=== SELECTED TEXT ===

Bishop Müller said priests are responsible for their own behavior
Long a topic shrouded by secrecy, cases of pederasty among priests have come to light in a variety of countries in recent years. Catholic dioceses in the United States have paid out more than a billion dollars in compensation to abuse victims in the past four years.
The Vatican has not got involved in the Riekofen affair.
"It's a German matter," DPA news agency quoted a source within Radio Vatican as saying. "The bishop will have to justify his behavior to his fellow bishops."
In 2002, the German bishops acted to head off such a crisis, with the Conference of Bishops issuing guidelines on pedophilia. The needs of the victims were to have priority over the needs of the accused priest.
Those rules say former pedophiles must not be employed in posts where they may have contact with children.
Müller has denied breaching the guideline, saying he had a Christian duty to forgive and had been convinced that the paedophile priest had reformed his ways.
But Hilgers and others worry the priesthood may inherently attract people susceptible to pederasty and say the church needs to be more proactive about preventing cases like the one in Riekofen.
"The bishop and the bishopric have a duty to keep an especially keen eye out for things like this," Hilgers told DPA. "They should be conscious of the special risk. That has been criminally neglected."

===

● REQUIRED ACTION 1
According to the article on the Riekofen affair, in what year did the German Conference of Bishops issue guidelines on pedophilia?
● REQUIRED ACTION 2
Sum up the article on the Riekofen affair in two sentences.
● REQUIRED ACTION 3
Please repeat the stretch of the article on the Riekofen affair from "But Hilgers and" through "one in Riekofen.".
The lines after the article on the Riekofen affair have no connection to it.

=== SOURCE DATA ===

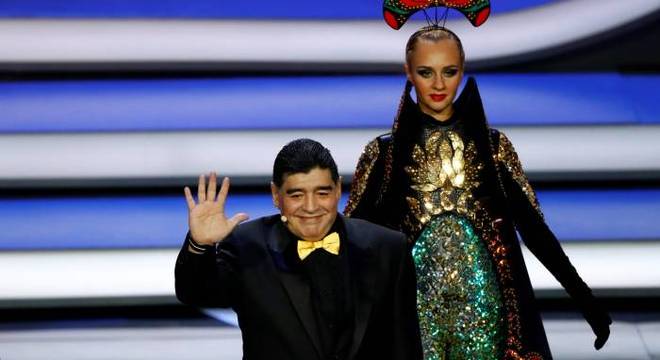 Maradona entra no palco da cerimônia de sorteio dos grupos da Copa 2018 Maradona entra no palco da cerimônia de sorteio dos grupos da Copa 2018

===

● TASK SOLUTION 1
2002.

● TASK SOLUTION 2
Bishop Müller denies breaching the German bishops' 2002 guidelines, which bar former pedophiles from posts involving contact with children, saying he had a Christian duty to forgive and believed the priest had reformed. The Vatican has not got involved in the Riekofen affair, and critics say the church needs to be more proactive about preventing such cases.

● TASK SOLUTION 3
But Hilgers and others worry the priesthood may inherently attract people susceptible to pederasty and say the church needs to be more proactive about preventing cases like the one in Riekofen.